>> Begin Data to process

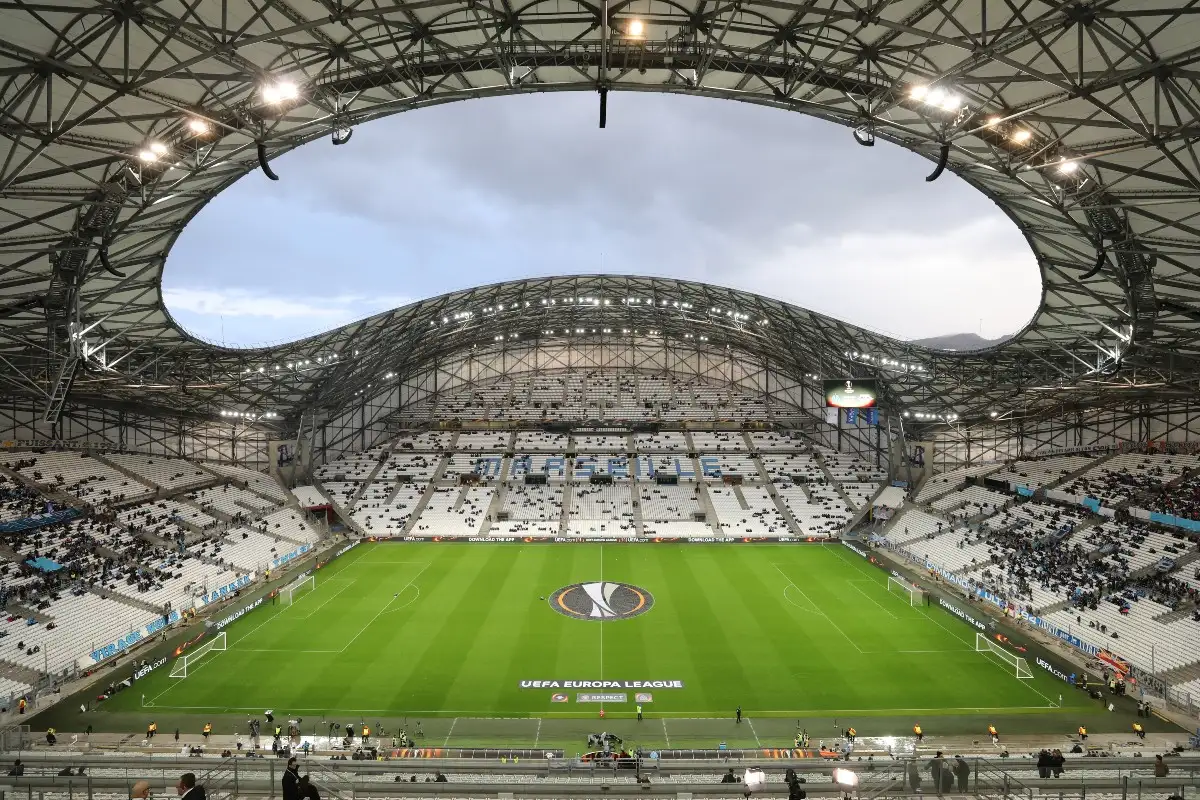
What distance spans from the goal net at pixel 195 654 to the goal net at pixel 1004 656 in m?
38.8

>> End Data to process
>> Begin Data to process

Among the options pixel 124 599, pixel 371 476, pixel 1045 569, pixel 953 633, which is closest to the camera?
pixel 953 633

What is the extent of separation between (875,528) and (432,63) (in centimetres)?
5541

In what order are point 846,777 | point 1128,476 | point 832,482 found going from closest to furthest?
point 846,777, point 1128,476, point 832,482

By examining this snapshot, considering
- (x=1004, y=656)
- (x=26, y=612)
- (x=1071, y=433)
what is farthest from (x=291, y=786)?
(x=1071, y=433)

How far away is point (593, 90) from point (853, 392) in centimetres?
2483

>> End Data to process

▶ Aim
Copy word for word the lines from the one containing "In what order" through the one containing "point 846,777, point 1128,476, point 832,482", including both of those lines.

▶ Output of the task
In what order are point 846,777 | point 1128,476 | point 832,482 found going from closest to furthest?
point 846,777, point 1128,476, point 832,482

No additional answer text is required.